▶ **SUMBER**:
KOMPAS.com – Layanan internet satelit Starlink yang resmi masuk Indonesia beberapa waktu lalu, disebut bisa menjadi ancaman bagi pertahanan dan keamanan Tanah Air di masa depan.
Pakar keamanan siber sekaligus Chairman Lembaga Riset Keamanan Siber (CISSReC), Pratama Persadha mengatakan bahwa Starlink harus didesak untuk segera menyediakan Network Access Provider (NAP) di Indonesia.
Dengan menjadi NAP, Starlink tidak bisa jualan secara bebas dan langsung ke pelanggan individu/rumah (business to consumer/B2C) seperti sekarang.
Sebagai NAP, Starlink bakal menyediakan infrastruktur dasar seperti router, switch, dan konektivitas jaringan yang memungkinkan pertukaran lalu lintas data antar-berbagai jaringan.
Infrasturktur inilah yang dijual ke penyedia internet (ISP) dan operator seluler lokal di Indonesia (model business to business/B2B). Kemudian, ISP/operator seluler memanfaatkan infrastruktur Starlink ini untuk menghubungkan pelanggan mereka ke ke internet global.
Jadinya, pengguna bisa mengunjungi situs-situs luar negeri dengan koneksi Starlink yang cepat, misalnya.
Dengan model bisnis seperti ini, sistem Starlink setidaknya bersinggungan dengan infrastruktur telekomunikasi dalam negeri (milik ISP/operator seluler lokal).
Jika tidak, kata Pratama, penggunaan Starlink akan mendatangkan beberapa ancaman pada stabilitas keamanan Indonesia.
“Buta dan tuli” pada ancaman
Ancaman pertama, Indonesia menjadi tidak memiliki akses dan kontrol terhadap pertukaran data yang terjadi lewat internet satelit Starlink. Ini karena Starlink jualan langsung ke pelanggan individu/rumah, tidak melalui infrastruktur dalam negeri milik ISP/operator seluler lokal.
“Bayangkan Starlink tidak menggunakan infrastruktur yang ada di Indonesia. Artinya, tidak ada pengawasan, monitoring, pembatasan dan lain-lain untuk operasi Starlink di Indonesia,” kata Pratama saat berbincang dengan KompasTekno, Selasa (28/5/2024).
Pratama menjelaskan, kegiatan pengawasan, pemantauan, dan pembatasan ini bukan dalam artian yang negatif. Namun, penting untuk memantau kegiatan yang mengancam keamanan Indonesia. Misalnya, ada bandar narkoba yang menggunakan Starlink untuk menjual narkoba, ada otak teroris atau orang-orang yang mengancam keamannan Indonesia.
Misalnya, ada bandar narkoba yang menggunakan Starlink untuk menjual narkoba, ada otak teroris atau orang-orang yang mau menghancurkan Indonesia berkomunikasi lewat internet Starlink.
Namun, aparat hukum atau badan intelijen Indonesia tidak punya informasi tersebut karena tidak punya akses ke Starlink.
Selama ini, aparat hukum menerapkan lawful intercept (LI), proses di mana lembaga penegak hukum atau badan keamanan dapat secara legal mengakses komunikasi pribadi individu atau organisasi dengan izin dari pengadilan atau undang-undang yang relevan.

▶ **TUGAS YANG DIKERJAKAN**:
[1] Untuk setiap pernyataan berikut, jawab ya atau tidak apakah sesuai dengan artikel tentang Starlink, lalu kutip kata-kata artikel yang menentukan jawabannya. (a) Sebagai NAP, Starlink akan menjual infrastrukturnya kepada ISP dan operator seluler lokal. (b) Pratama berbincang dengan KompasTekno pada hari Senin. (c) Pratama menganggap kegiatan pengawasan, pemantauan, dan pembatasan sebagai hal yang negatif.
[2] Tulis bagian berikutnya dari artikel tentang Starlink, dimulai setelah kalimat terakhirnya.

▶ **DAFTAR ENTRI**:
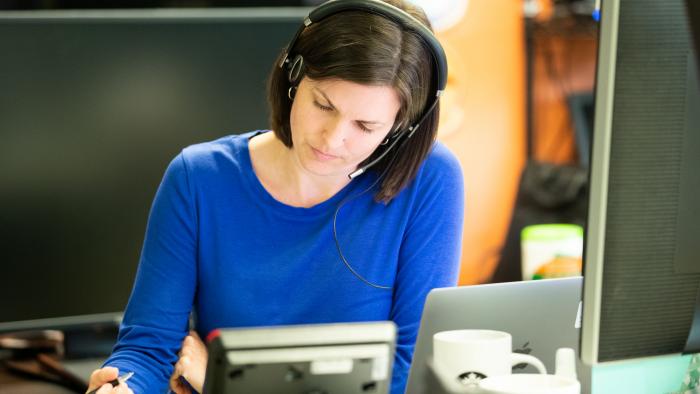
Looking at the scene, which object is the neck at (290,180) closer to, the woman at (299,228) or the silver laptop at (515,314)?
the woman at (299,228)

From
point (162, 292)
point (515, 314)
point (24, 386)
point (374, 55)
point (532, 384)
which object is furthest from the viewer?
point (24, 386)

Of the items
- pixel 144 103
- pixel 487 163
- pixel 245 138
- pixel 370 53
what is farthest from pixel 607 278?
pixel 487 163

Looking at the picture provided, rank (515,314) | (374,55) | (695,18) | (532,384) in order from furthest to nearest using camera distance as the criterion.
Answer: (374,55) < (515,314) < (532,384) < (695,18)

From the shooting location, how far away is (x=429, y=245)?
1.53 m

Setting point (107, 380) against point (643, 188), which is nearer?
point (643, 188)

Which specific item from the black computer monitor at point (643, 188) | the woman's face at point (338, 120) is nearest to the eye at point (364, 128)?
the woman's face at point (338, 120)

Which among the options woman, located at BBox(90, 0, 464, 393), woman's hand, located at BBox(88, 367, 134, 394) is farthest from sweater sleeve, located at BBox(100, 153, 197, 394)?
woman's hand, located at BBox(88, 367, 134, 394)

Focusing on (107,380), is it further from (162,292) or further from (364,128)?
(364,128)

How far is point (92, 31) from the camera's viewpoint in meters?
2.10

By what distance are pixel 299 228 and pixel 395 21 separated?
1.32ft

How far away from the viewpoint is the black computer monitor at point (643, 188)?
86 centimetres

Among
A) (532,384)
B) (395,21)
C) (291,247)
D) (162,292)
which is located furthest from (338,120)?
(532,384)

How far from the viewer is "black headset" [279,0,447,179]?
1.33 m

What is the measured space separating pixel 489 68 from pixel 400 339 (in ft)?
6.00
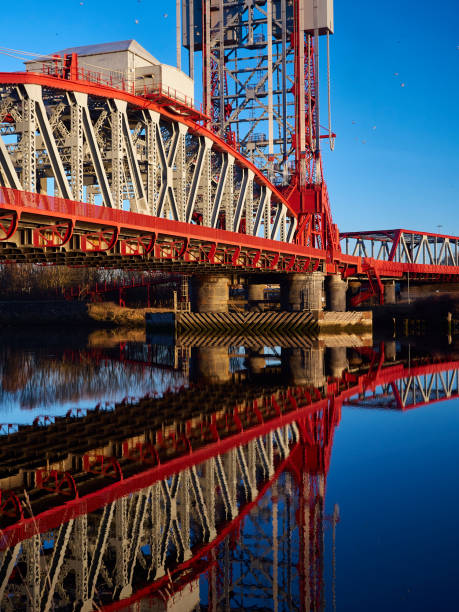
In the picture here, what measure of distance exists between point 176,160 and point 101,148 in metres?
6.54

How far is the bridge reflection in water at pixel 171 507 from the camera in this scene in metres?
7.81

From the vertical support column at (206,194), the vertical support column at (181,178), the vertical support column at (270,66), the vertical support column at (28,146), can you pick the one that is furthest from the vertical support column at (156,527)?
the vertical support column at (270,66)

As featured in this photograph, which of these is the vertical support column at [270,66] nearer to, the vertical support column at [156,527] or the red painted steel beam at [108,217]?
the red painted steel beam at [108,217]

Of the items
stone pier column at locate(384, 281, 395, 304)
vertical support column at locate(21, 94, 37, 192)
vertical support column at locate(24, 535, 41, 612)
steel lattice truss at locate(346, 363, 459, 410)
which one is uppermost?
vertical support column at locate(21, 94, 37, 192)

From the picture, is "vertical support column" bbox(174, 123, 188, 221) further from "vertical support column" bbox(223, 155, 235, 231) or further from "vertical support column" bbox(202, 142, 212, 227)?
"vertical support column" bbox(223, 155, 235, 231)

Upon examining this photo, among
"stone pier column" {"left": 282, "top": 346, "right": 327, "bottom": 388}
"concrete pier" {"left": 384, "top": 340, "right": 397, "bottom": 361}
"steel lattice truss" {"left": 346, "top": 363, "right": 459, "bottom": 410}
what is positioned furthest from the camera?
"concrete pier" {"left": 384, "top": 340, "right": 397, "bottom": 361}

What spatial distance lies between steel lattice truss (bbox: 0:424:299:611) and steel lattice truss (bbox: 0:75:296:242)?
695 inches

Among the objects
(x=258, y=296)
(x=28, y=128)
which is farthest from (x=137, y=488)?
(x=258, y=296)

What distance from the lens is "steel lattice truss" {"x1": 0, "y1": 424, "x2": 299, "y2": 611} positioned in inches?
305

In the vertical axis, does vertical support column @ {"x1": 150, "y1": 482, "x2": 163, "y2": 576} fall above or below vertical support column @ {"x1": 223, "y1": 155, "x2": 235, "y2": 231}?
below

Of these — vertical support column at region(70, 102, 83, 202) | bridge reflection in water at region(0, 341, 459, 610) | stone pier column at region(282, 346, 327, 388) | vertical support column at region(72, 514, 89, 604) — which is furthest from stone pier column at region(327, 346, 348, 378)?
vertical support column at region(72, 514, 89, 604)

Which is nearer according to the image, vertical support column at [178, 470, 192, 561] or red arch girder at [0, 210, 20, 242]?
vertical support column at [178, 470, 192, 561]

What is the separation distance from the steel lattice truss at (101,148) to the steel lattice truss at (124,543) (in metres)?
Result: 17.6

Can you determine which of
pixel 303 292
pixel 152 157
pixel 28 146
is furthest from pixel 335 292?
pixel 28 146
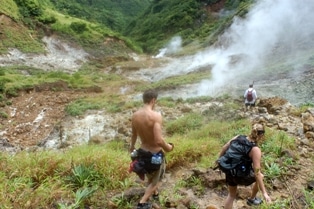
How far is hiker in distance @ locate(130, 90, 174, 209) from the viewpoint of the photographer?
3.89m

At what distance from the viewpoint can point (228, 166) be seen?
12.8 feet

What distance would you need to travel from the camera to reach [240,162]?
388cm

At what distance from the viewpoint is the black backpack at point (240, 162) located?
153 inches

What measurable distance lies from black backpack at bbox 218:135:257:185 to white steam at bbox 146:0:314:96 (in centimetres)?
1259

▶ **JAWABAN TIAP TUGAS**:
[1]
(a) Ya. "dijual ke penyedia internet (ISP) dan operator seluler lokal di Indonesia"
(b) Tidak. "Selasa (28/5/2024)"
(c) Tidak. "bukan dalam artian yang negatif"

[2]
Proses ini umumnya digunakan untuk tujuan penegakan hukum, penyelidikan kriminal, dan keamanan nasional. Aparat hukum Indonesia kehilangan kemampuan lawful intersept ini di layanan Starlink.
“Aparat keamanan ini kalang kabut karena alat-alat monitoring dan penyadap yang sekarang dimilik menjadi alat yang ‘buta dan tuli’ dengan adanya sistem Starlink ini. Mereka tidak punya akses, tidak bisa mengawasi sama sekali,” kata Pratama.
Inilah yang bisa menimbulkan ancaman bagi keamanan Indonesia.
Pratama menambahkan, selama Starlink tidak menggunakan infrastruktur dalam negeri, Indonesia hanya bisa memohon ke Starlink untuk membagikan informasi yang dapat menggangu stabilitas politik, ekonomi, sosial, budaya, hingga pertahanan dan keamanan negara.
Yang menjadi pertanyaan selanjutnya, apakah Starlink akan memberikan akses ke informasi tersebut ketika diminta.
“Karena sampai sekarang pun, pemerintah kita agak susah dapet akses informasi ke platform media sosial (Meta, Instagram, Twitter, TikTok, dll),” kata Pratama.
Jadi, ketika ada akun-akun yang menggangu dan bermasalah dan diminta dihapus (take down), platform tidak melakukannya dengan alasan kebebasan berkespresi.
“Harusnya pemerintah punya power gitu. Kenapa kita tidak bisa punya power? Karena tidak punya bargaining power. Kenapa kita nggak punya bargaining power? Karena kita tidak punya sistem yang sama dengan sistem yang mereka miliki, sehingga kita tidak bisa melawan,” kata Pratam
Bisa jadi senjata
Ancaman lain, satelit Starlink bisa diretas oleh penjahat dan dijadikan senjata untuk menyerang wilayah suatu negara, termasuk Indonesia.
Per 30 Mei 2024, menurut data di situs satellitesitemap.spacem, Starlink dilaporkan telah meluncurkan konstelasi satelit yang terdiri dari 6.380 satelit ke orbit rendah Bumi atau Low Earth Orbit (LEO). Starlink menargetkan meluncurkan 42.000 satelit di LEO.
LEO adalah wilayah di sekitar Bumi yang berada pada ketinggian antara sekitar 160 km hingga 2.000 km di atas permukaan Bumi.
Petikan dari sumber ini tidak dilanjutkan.